Collected data entries:
────────────────

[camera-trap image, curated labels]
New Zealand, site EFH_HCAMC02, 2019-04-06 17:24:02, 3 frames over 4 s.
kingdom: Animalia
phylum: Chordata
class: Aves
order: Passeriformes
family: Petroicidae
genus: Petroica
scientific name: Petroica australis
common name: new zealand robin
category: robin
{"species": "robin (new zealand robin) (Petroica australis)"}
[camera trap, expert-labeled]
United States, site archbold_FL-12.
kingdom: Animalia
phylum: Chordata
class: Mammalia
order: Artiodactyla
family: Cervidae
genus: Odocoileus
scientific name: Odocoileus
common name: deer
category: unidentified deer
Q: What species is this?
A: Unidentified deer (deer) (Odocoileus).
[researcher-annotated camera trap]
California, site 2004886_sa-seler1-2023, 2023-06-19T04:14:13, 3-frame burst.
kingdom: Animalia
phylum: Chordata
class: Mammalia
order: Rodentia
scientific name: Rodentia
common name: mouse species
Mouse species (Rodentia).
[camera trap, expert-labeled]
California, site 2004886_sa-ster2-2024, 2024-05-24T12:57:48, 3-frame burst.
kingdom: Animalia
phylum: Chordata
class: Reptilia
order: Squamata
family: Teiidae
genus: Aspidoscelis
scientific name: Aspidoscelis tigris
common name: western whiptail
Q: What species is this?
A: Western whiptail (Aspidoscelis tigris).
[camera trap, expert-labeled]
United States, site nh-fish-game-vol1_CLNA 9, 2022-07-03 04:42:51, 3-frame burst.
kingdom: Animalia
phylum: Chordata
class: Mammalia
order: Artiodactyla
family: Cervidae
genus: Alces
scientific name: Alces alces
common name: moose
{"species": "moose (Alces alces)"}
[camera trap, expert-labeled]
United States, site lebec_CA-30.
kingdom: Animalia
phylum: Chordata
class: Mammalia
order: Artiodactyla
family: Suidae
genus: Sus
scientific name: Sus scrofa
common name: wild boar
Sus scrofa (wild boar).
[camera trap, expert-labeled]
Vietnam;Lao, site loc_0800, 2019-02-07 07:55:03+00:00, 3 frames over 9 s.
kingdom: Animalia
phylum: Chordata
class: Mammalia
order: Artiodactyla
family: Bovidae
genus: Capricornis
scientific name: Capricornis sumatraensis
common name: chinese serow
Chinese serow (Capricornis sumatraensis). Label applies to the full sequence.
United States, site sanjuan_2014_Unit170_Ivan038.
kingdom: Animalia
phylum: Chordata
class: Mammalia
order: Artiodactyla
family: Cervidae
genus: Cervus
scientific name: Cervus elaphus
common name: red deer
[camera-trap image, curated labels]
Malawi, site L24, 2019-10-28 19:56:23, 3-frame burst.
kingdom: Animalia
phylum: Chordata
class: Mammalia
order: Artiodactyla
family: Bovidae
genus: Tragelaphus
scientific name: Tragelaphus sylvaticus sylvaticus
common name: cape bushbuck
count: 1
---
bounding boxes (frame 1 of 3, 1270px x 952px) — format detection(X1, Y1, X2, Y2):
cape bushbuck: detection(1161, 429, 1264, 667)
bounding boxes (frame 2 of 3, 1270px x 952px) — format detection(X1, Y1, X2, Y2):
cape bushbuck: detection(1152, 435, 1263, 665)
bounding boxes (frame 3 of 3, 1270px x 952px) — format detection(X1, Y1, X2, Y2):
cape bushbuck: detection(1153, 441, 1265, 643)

────────────────

→ **Exercise instructions**:
In the records above, find each line that mentions the string "over", then copy it.

→ **Solution below**:
New Zealand, site EFH_HCAMC02, 2019-04-06 17:24:02, 3 frames over 4 s.
Vietnam;Lao, site loc_0800, 2019-02-07 07:55:03+00:00, 3 frames over 9 s.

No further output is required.